begin Exercise data

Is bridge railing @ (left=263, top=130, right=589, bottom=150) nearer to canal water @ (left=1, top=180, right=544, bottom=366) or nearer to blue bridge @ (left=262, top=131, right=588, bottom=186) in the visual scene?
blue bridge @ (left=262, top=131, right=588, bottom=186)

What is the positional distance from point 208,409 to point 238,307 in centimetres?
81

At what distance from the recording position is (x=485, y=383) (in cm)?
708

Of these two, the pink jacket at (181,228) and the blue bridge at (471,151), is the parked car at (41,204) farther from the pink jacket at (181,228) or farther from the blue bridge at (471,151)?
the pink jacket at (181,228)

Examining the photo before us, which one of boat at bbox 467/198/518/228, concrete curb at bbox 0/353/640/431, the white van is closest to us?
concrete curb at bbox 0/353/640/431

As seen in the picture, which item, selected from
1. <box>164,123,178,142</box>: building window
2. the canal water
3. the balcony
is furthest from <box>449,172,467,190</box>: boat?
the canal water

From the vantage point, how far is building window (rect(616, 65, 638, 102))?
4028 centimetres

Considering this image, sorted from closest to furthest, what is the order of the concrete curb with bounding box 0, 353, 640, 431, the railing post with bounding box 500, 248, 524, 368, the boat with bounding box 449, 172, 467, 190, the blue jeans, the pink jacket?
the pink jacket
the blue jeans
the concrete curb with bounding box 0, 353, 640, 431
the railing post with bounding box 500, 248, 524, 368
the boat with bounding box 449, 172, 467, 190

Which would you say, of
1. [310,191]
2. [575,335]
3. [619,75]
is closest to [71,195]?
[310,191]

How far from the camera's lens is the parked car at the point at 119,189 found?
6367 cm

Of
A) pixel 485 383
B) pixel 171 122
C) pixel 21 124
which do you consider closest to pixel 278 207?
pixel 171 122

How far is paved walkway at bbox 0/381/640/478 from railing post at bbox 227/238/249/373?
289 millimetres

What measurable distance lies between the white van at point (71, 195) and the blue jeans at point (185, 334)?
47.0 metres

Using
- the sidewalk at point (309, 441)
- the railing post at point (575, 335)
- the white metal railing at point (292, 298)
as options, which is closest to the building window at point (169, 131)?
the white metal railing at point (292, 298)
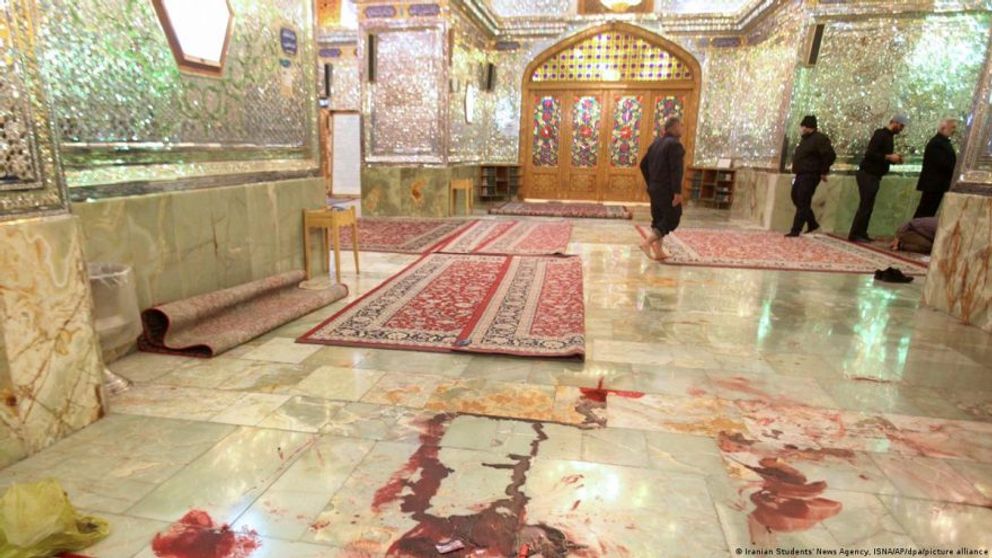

end Exercise data

### Set task
Output every line of the rows above as a Markdown table with the columns "No." and "Line," numbering the lines in order and leaving out blank lines and the picture.

### The output
| No. | Line |
|---|---|
| 1 | Is bridge railing @ (left=263, top=130, right=589, bottom=150) nearer to canal water @ (left=1, top=180, right=544, bottom=366) or nearer to blue bridge @ (left=262, top=131, right=588, bottom=186) in the visual scene? |
| 2 | blue bridge @ (left=262, top=131, right=588, bottom=186) |
| 3 | What is the positional distance from point 208,409 to point 238,307 in centimetres? |
| 4 | 81 |
| 5 | At what distance from the recording position is (x=485, y=383) (in cm)? |
| 6 | 708 |
| 7 | Of these two, the pink jacket at (181,228) and the blue bridge at (471,151), is the parked car at (41,204) farther from the pink jacket at (181,228) or farther from the blue bridge at (471,151)? |
| 8 | the pink jacket at (181,228) |
| 9 | Examining the photo before us, which one of boat at bbox 467/198/518/228, concrete curb at bbox 0/353/640/431, the white van is closest to us? |
| 10 | concrete curb at bbox 0/353/640/431 |
| 11 | As seen in the picture, which item, selected from |
| 12 | 1. <box>164,123,178,142</box>: building window |
| 13 | 2. the canal water |
| 14 | 3. the balcony |
| 15 | is furthest from <box>449,172,467,190</box>: boat? |
| 16 | the canal water |
| 17 | From the vantage point, how far is building window (rect(616, 65, 638, 102))? |
| 18 | 4028 centimetres |
| 19 | Considering this image, sorted from closest to furthest, what is the order of the concrete curb with bounding box 0, 353, 640, 431, the railing post with bounding box 500, 248, 524, 368, the boat with bounding box 449, 172, 467, 190, the blue jeans, the pink jacket? |
| 20 | the pink jacket |
| 21 | the blue jeans |
| 22 | the concrete curb with bounding box 0, 353, 640, 431 |
| 23 | the railing post with bounding box 500, 248, 524, 368 |
| 24 | the boat with bounding box 449, 172, 467, 190 |
| 25 | Which would you say, of |
| 26 | 1. [310,191] |
| 27 | 2. [575,335] |
| 28 | 3. [619,75] |
| 29 | is closest to [71,195]? |
| 30 | [310,191] |
| 31 | How far from the camera's lens is the parked car at the point at 119,189 found? |
| 32 | 6367 cm |
| 33 | Of |
| 34 | A) pixel 485 383 |
| 35 | B) pixel 171 122 |
| 36 | C) pixel 21 124 |
| 37 | which do you consider closest to pixel 278 207? |
| 38 | pixel 171 122 |
| 39 | How far is paved walkway at bbox 0/381/640/478 from railing post at bbox 227/238/249/373? |
| 40 | 289 millimetres |
| 41 | What measurable distance lies between the white van at point (71, 195) and the blue jeans at point (185, 334)? |
| 42 | 47.0 metres |
| 43 | Using |
| 44 | - the sidewalk at point (309, 441) |
| 45 | - the railing post at point (575, 335) |
| 46 | - the white metal railing at point (292, 298) |
| 47 | as options, which is closest to the building window at point (169, 131)? |
| 48 | the white metal railing at point (292, 298) |